= Your assignment =
Can you copy the passage of the GPvecchia package help page below word for word, starting at "The package can" and ending at "MaternFun(distmat, covparms)"?

= Exercise text =
>>>

Help for package GPvecchia

Type:

Package

Title:

Scalable Gaussian-Process Approximations

Version:

0.1.7

Date:

2024-02-29

Maintainer:

Marcin Jurek <marcinjurek1988@gmail.com>

Author:

Matthias Katzfuss [aut], Marcin Jurek [aut, cre], Daniel Zilber [aut], Wenlong Gong [aut], Joe Guinness [ctb], Jingjie Zhang [ctb], Florian Schaefer [ctb]

Description:

Fast scalable Gaussian process approximations, particularly well suited to spatial (aerial, remote-sensed) and environmental data, described in more detail in Katzfuss and Guinness (2017) <doi:10.48550/arXiv.1708.06302>. Package also contains a fast implementation of the incomplete Cholesky decomposition (IC0), based on Schaefer et al. (2019) <doi:10.48550/arXiv.1706.02205> and MaxMin ordering proposed in Guinness (2018) <doi:10.48550/arXiv.1609.05372>.

Encoding:

UTF-8

License:

GPL-2 | GPL-3 [expanded from: GPL (≥ 2)]

Imports:

Rcpp (≥ 1.0.9), methods, stats, sparseinv, fields, Matrix(≥ 1.5.1), parallel, GpGp, FNN

LinkingTo:

Rcpp, RcppArmadillo, BH

RoxygenNote:

7.2.3

Suggests:

mvtnorm, knitr, rmarkdown, testthat

VignetteBuilder:

knitr

NeedsCompilation:

yes

Packaged:

2024-02-29 20:11:39 UTC; jurek

Repository:

CRAN

Date/Publication:

2024-03-12 11:10:03 UTC

GPvecchia: fast, scalable Gaussian process approximations

Description

The package can be used for parameter inference and prediction for Gaussian and non-Gaussian spatial data using many popular GP approximation methods.

Calculate Matern covariance function

Description

Calculate Matern covariance function

Usage

MaternFun(distmat, covparms)

Arguments

distmat

A matrix with distances between points

covparms

A vector with parameters (marg. variance, range, smoothness)

Value

A matrix with covariance values corresponding to the distance matrix

selected inverse of a sparse matrix

Description

selected inverse of a sparse matrix

Usage

SelInv(cholmat)

<<<

= Dataset extract =

>>>

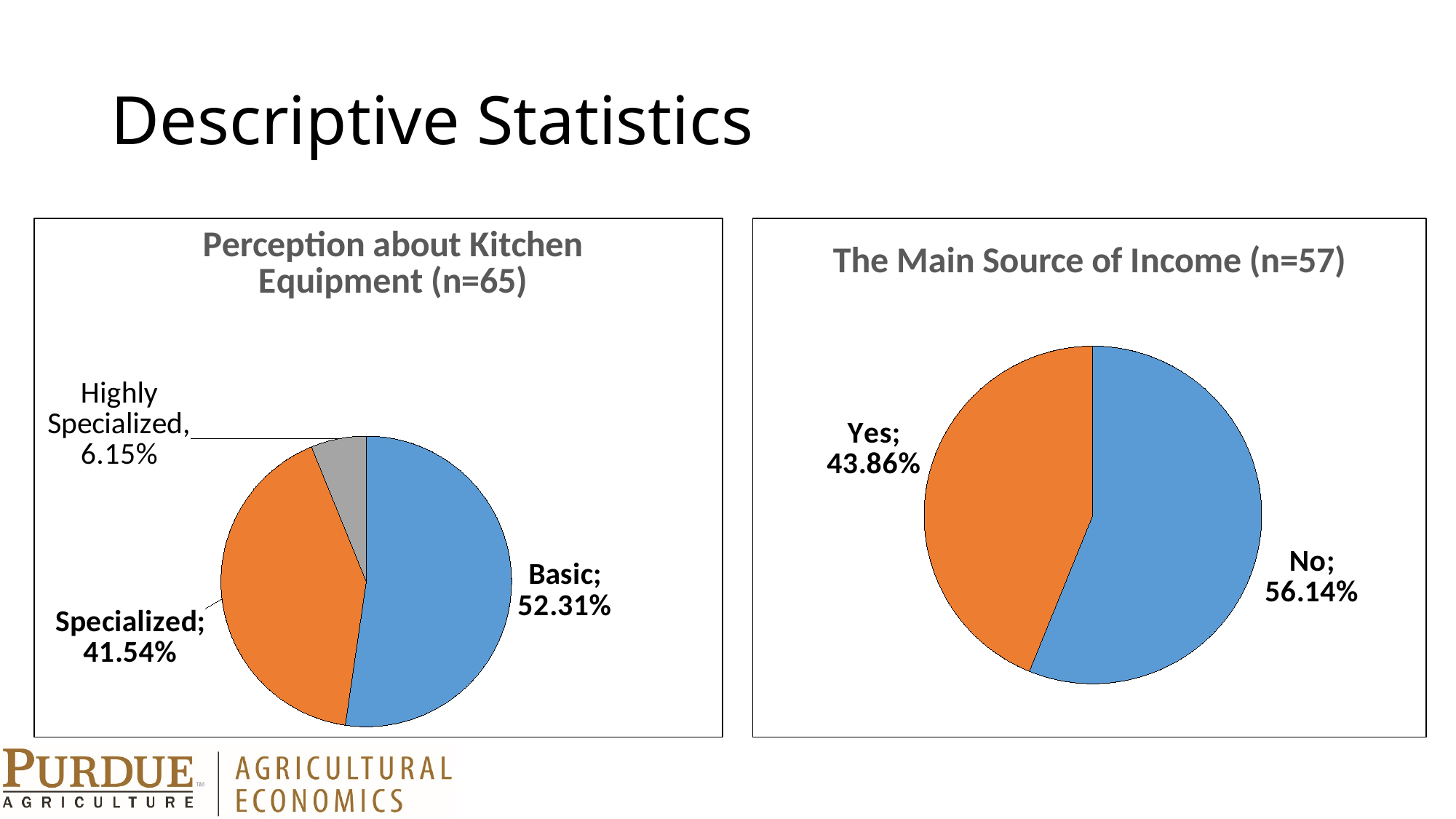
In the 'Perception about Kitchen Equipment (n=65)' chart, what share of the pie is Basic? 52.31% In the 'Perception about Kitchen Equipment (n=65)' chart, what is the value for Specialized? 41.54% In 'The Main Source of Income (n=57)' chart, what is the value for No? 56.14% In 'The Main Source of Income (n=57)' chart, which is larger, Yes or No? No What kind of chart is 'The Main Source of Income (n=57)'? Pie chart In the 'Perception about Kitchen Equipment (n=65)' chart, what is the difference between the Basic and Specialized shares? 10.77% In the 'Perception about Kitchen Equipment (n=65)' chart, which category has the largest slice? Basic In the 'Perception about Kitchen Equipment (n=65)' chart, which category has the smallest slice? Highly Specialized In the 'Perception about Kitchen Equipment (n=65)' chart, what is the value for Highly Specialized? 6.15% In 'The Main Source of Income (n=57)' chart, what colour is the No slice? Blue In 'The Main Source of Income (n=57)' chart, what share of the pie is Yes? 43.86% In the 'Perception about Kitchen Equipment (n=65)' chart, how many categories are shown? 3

<<<
>>>

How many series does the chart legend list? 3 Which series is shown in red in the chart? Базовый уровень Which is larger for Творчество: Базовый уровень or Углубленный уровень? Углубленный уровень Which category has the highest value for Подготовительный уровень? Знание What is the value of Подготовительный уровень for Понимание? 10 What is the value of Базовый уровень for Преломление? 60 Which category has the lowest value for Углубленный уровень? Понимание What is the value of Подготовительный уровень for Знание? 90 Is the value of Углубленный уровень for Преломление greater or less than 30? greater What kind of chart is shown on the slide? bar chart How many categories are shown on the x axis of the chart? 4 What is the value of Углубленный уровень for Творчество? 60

<<<

= Response below =
The package can be used for parameter inference and prediction for Gaussian and non-Gaussian spatial data using many popular GP approximation methods.

Calculate Matern covariance function

Description

Calculate Matern covariance function

Usage

MaternFun(distmat, covparms)